A Litulla começou como um Instagram sobre livros, um bookstagram, em 2018. O espaço para livros era muito mais pequeno nessa altura, em particular em Portugal, mas mesmo no geral, nem me lembro ao certo como é que me apercebi de que havia contas no Instagram dedicadas a reviews de livros, devo ter encontrado alguma por acaso e decidi criar porque. Na altura não tinha necessariamente ninguém assim no meu círculo social que lesse muito e eu queria encontrar essas pessoas com quem discutir as minhas leituras. Foi ali numa fase em que tinha saído da faculdade há pouco tempo e estava a ler mais outra vez, porque eu sempre gostei muito de ler. E começou assim, eu não tinha nenhum tipo de plano, visão mais à frente ou intenção de criar um projeto maior do que isso, era uma conta onde eu falava dos livros que eu gostava de ler. Depois foi crescendo talvez porque eu encontrei um nicho estético que mais ninguém estava a explorar no mundo dos livros, eu sempre tive muito interesse em criar um espaço que promovesse a leitura de uma forma mais descontraída e despretensiosa, porque eu sentia que os espaços de reviews criavam uma certa distância do leitor que não tornava o passatempo da leitura algo que parecesse acessível. Eu queria criar esse espaço acessível e em particular focado em mulheres e em raparigas que quisessem começar a ler mais. Depois, na altura da pandemia, criei uma newsletter no Mailchimp e quando comecei no Substack foi numa altura em que queria voltar a essa newsletter, porque entretanto tinha parado. O Mailchimp já não estava a funcionar para mim, não sei porquê, já não me estava a agradar a plataforma e descobri o Substack. Quando o Substack me apareceu, eu na altura nem percebi muito bem a dinâmica da plataforma, não percebi que era uma plataforma completamente independente e que podia valer por si só. E depois foi crescendo de maneira a que neste momento eu tenho duas comunidades separadas, a do Substack é muito mais pequena que a do Instagram, mas quase que não há um overlap de audiência, são bastante diferentes.

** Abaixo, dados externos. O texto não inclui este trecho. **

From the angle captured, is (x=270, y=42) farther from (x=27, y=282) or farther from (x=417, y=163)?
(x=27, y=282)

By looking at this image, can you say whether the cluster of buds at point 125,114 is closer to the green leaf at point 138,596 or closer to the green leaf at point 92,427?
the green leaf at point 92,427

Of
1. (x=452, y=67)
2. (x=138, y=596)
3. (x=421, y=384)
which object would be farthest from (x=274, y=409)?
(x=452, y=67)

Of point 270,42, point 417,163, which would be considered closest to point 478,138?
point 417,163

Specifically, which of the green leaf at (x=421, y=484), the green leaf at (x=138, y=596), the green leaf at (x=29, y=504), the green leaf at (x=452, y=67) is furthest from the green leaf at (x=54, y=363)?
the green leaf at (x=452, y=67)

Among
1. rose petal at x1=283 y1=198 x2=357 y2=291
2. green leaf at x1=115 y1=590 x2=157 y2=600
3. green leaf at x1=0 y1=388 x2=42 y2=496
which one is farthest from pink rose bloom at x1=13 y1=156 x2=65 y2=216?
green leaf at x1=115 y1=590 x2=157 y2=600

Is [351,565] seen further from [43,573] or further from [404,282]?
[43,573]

Como é que descreves cada uma das comunidades?
Eu diria que a comunidade do Substack é mais interessada em escrita, são pessoas que querem escrever no online ou querem tornar-se autores. E a minha audiência do Instagram são leitores, essencialmente, e talvez seja mais jovem também. Acho que, não tenho certeza, mas diria que a audiência do Substack é um bocadinho mais velha.

Para alguém que esteja a ouvir pela primeira vez falar do Substack, como é que tu descreves a plataforma?
Eu diria que o Substack é uma plataforma que me permite criar conteúdo que é mais intencional, é long-form, permite-me escrever reviews muito mais extensas do que aquelas que eu partilho no Instagram. É uma plataforma que, por ter um algoritmo que é um bocadinho mais amigo, ou seja, o algoritmo do Substack ajuda a dar destaque a conteúdo que se calhar já saiu há um ano, ao passo que o do Instagram, aquilo que tenha saído ontem já é irrelevante. Portanto, talvez por ter um algoritmo um bocadinho mais simpático nesse sentido, permite-me ser mais intencional e se calhar publicar menos e focar-me mais na qualidade do conteúdo que eu partilho lá. Acabo por ser mais intencional no Substack, é conteúdo que me exige muito mais trabalho, mas que para mim faz sentido porque eu uso o Instagram um bocadinho como uma janela, uma montra do tipo de conteúdo que eu partilho, é um conteúdo mais imediato, e depois o Substack é onde eu de facto crio o material que é mais intencional e mais cuidado.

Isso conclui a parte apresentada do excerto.